Workgroup Action Plans Alignment with the NKBDS Strategic Plan
Workgroup Action Plans Alignment with the NKBDS Strategic Plan
Workgroup action plans for 2025–2026 demonstrate clear alignment with the NKBDS Strategic Plan, advancing key priorities such as sharable and comparable nursing data, interoperable documentation, workforce support, and the responsible integration of emerging technologies. Many workgroups are operationalizing national standards like SNOMED CT, LOINC®, and FHIR to ensure semantic clarity and consistent data exchange. Others are creating frameworks that support the adoption of the Unique Nurse Identifier and streamline documentation in ways that improve both nurse satisfaction and data utility. Educational initiatives, ranging from faculty toolkits to microlearning modules, align with the AACN Essentials and promote lifelong informatics capacity. Collectively, these efforts underscore the Initiative’s commitment to a future where nursing knowledge drives health care design, delivery, and policy at every level of the system. Engagement of leaders and members of Workgroups continue to be prioritized in professional organizations such as AACN, NLN, AAN, ANIA, AMIA, AONL, and many others. Publications, presentations, and tool kits continue to be disseminated, and access through the Nursing Big Data Repository.
Conclusion
As the 2025–2026 cycle begins, the NKBDS workgroups reaffirm their role as drivers of innovation, collaboration, and transformation across the nursing and health informatics ecosystem. Their action plans reflect both continuity and evolution, sustaining multi-year projects while initiating new, responsive efforts that address emerging priorities like AI integration, documentation redesign, and social determinants of health. From standards-based mapping of nursing knowledge to the creation of educational resources and the advancement of policy advocacy, each workgroup contributes to the shared mission of making nursing data visible, actionable, and impactful.
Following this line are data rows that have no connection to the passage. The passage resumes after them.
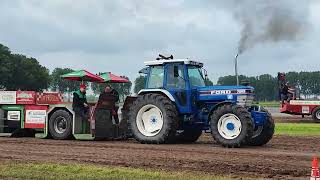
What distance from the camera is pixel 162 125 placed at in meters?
14.8

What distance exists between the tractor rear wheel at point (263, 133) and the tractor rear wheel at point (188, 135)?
5.74 feet

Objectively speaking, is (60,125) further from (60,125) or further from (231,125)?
(231,125)

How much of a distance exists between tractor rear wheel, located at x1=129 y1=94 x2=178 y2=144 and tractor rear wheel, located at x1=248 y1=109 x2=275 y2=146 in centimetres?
217

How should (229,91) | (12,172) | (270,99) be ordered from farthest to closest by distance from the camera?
1. (270,99)
2. (229,91)
3. (12,172)

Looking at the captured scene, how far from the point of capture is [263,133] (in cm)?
1462

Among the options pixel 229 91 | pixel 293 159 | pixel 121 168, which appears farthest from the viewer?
pixel 229 91

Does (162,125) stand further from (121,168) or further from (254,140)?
(121,168)

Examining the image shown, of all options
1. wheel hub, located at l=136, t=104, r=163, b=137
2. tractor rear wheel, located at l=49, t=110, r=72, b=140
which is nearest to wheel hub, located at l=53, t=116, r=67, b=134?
tractor rear wheel, located at l=49, t=110, r=72, b=140

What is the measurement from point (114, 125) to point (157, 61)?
2.71 m

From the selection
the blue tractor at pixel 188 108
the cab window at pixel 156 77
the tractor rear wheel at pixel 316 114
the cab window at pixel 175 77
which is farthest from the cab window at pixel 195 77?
the tractor rear wheel at pixel 316 114

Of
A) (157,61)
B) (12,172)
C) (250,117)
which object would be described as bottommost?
(12,172)

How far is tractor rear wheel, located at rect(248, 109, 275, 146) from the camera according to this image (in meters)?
14.5

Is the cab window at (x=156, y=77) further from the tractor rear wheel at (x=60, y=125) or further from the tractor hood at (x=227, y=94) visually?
the tractor rear wheel at (x=60, y=125)

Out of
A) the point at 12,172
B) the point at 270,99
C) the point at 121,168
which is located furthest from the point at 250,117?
the point at 270,99
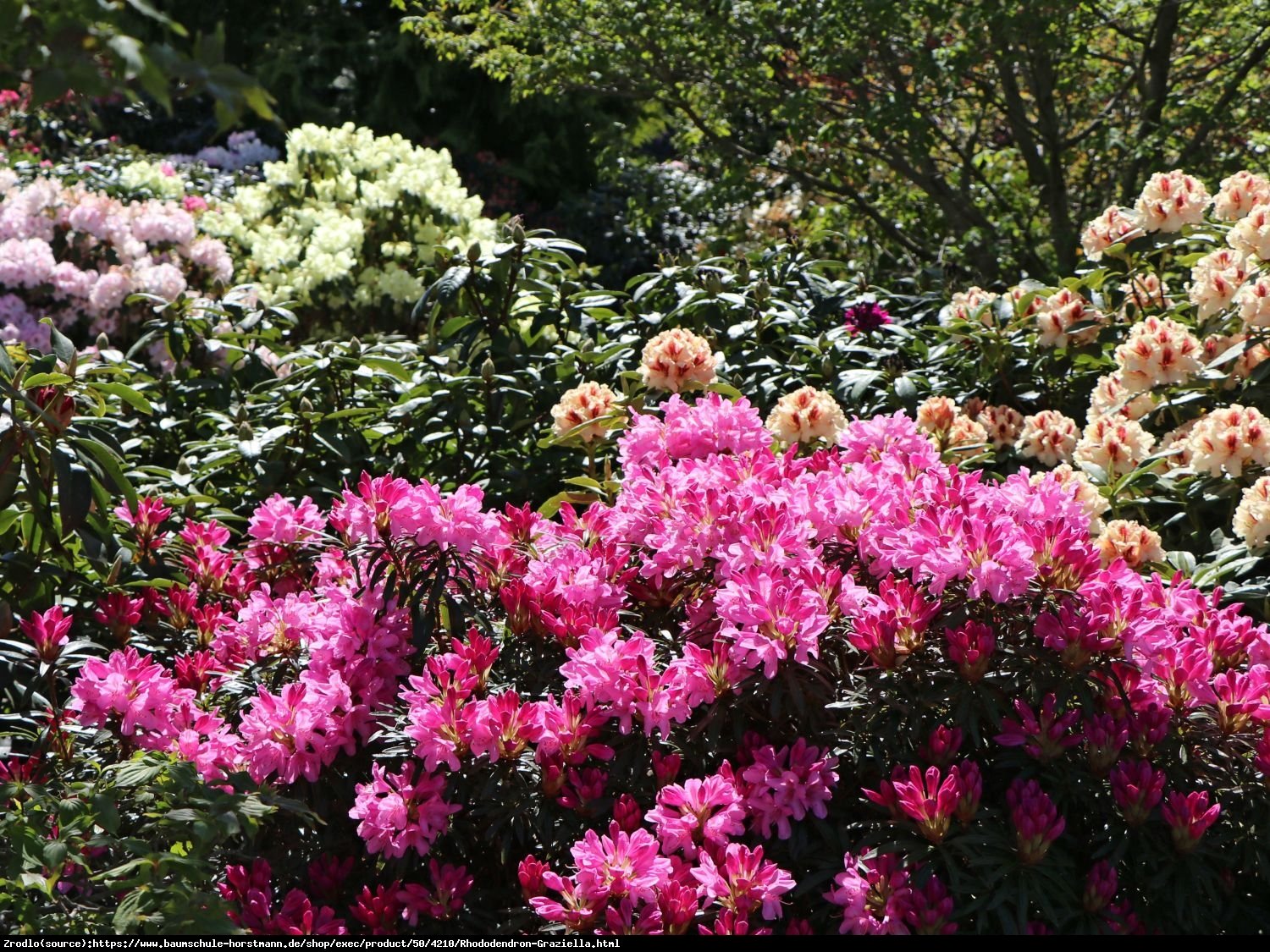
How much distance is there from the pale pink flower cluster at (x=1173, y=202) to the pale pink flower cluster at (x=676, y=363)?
1375 millimetres

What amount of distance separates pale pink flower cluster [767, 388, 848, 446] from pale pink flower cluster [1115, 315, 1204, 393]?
71cm

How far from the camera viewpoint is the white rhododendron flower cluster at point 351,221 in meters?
5.65

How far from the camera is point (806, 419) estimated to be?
2893mm

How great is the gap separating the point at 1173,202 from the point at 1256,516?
1.35m

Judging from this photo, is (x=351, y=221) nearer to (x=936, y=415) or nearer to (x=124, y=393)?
(x=124, y=393)

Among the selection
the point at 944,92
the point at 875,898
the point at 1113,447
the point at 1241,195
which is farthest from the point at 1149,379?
the point at 944,92

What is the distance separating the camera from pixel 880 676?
76.0 inches

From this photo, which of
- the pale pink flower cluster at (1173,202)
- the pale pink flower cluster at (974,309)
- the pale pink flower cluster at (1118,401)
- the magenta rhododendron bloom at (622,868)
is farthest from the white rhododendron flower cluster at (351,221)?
the magenta rhododendron bloom at (622,868)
Looking forward, the NKBDS Initiative is well-positioned to shape the next generation of nursing informatics through collective leadership and evidence-based strategy. As national conversations around data equity, workforce wellbeing, and digital trust gain momentum, the NKBDS community will continue to push boundaries, ensuring that nurses not only adapt to technological change, but lead it. The growing use of AI and automation tools, for example, stresses the urgent need for role-specific data standards, education tailored to evolving competencies, and interoperable systems that reflect the full scope of nursing care.
Workgroup efforts in the coming year will help build the infrastructure to meet these needs, amplifying nursing’s contribution to learning health systems, strengthening interdisciplinary collaboration, and guiding the ethical use of technology in service of better care. By staying focused on impact, inclusivity, and scalability, the NKBDS Initiative is advancing a more connected, equitable, and knowledge-powered future in nursing and health care.